Secondary colours are also limited in the level of spell you can cast. I think in my current document, that blue wizard who adds black to his repertoire is only able to learn up to 5th level spells, he won't be able to learn up to 9th unless he spends a second specialisation on black magic. I don't know if this would actually be fun in play, but I thought that a planeswalker could either focus on a single colour, gain another 1 or 2 colours and be able to cast up to 9th level spells, or gain the ability to cast all colours but with 4 of them would be limited to 5th (think of it as having plenty of blue mana sources, but only 1 or 2 mana sources of the other colours). I did have a decent green deck that also splashed in white and red a few years back. If I was making that in this system, I'd be a full caster with green as my primary colour and a single pick of red and white as secondary colours.

There is a lot of work that needs to be done on this, I'd actually forgotten that I'd started until I saw your thread. I'm seriously bad at starting but never finishing ideas. I'm always amazed when I manage to complete an entire subclass, that's how bad I can be.
 

Yeah, normally, with a deck you go in with an idea or theme choosing 1 or 2 colours, maybe 3 or more for really awkward combo decks, and then refine it . That's kind of what the specialisations would do. If you start out as a blue wizard you can learn all blue coloured spells. If you later reach a level that lets you choose a specialisation you might pick up the ability to learn black magic or you might instead choose a specialisation for blue magic. You might never learn to cast red, green, or white magic and instead focus on boosting your abilities in blue and black.

Secondary colours are also limited in the level of spell you can cast. I think in my current document, that blue wizard who adds black to his repertoire is only able to learn up to 5th level spells, he won't be able to learn up to 9th unless he spends a second specialisation on black magic. I don't know if this would actually be fun in play, but I thought that a planeswalker could either focus on a single colour, gain another 1 or 2 colours and be able to cast up to 9th level spells, or gain the ability to cast all colours but with 4 of them would be limited to 5th (think of it as having plenty of blue mana sources, but only 1 or 2 mana sources of the other colours). I did have a decent green deck that also splashed in white and red a few years back. If I was making that in this system, I'd be a full caster with green as my primary colour and a single pick of red and white as secondary colours.

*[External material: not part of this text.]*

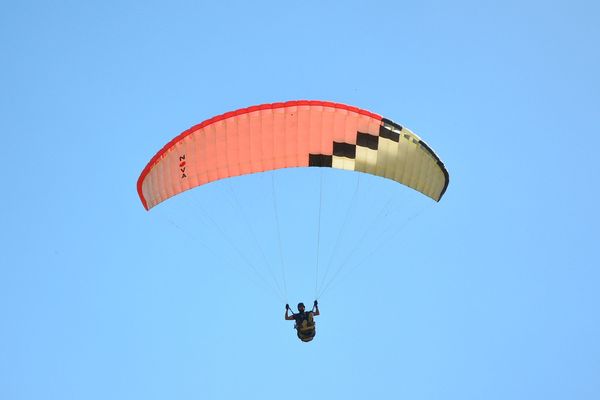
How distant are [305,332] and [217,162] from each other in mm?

There is a lot of work that needs to be done on this, I'd actually forgotten that I'd started until I saw your thread. I'm seriously bad at starting but never finishing ideas. I'm always amazed when I manage to complete an entire subclass, that's how bad I can be.

Interesting points! I still think that the option for specific mixed sets as a full caster makes sense as well, but those spalsh color decks definitely make sense as limited spell level combos.

I do wish I could think of a way to model the struggle and reward of needing blue and green mana to get that counter summon or whatever out.

And I definitely grok not finishing things. Been working on a full game for 8 years, and I’ve still never completed the gear section, in about 3 1/2 full revisions of the system!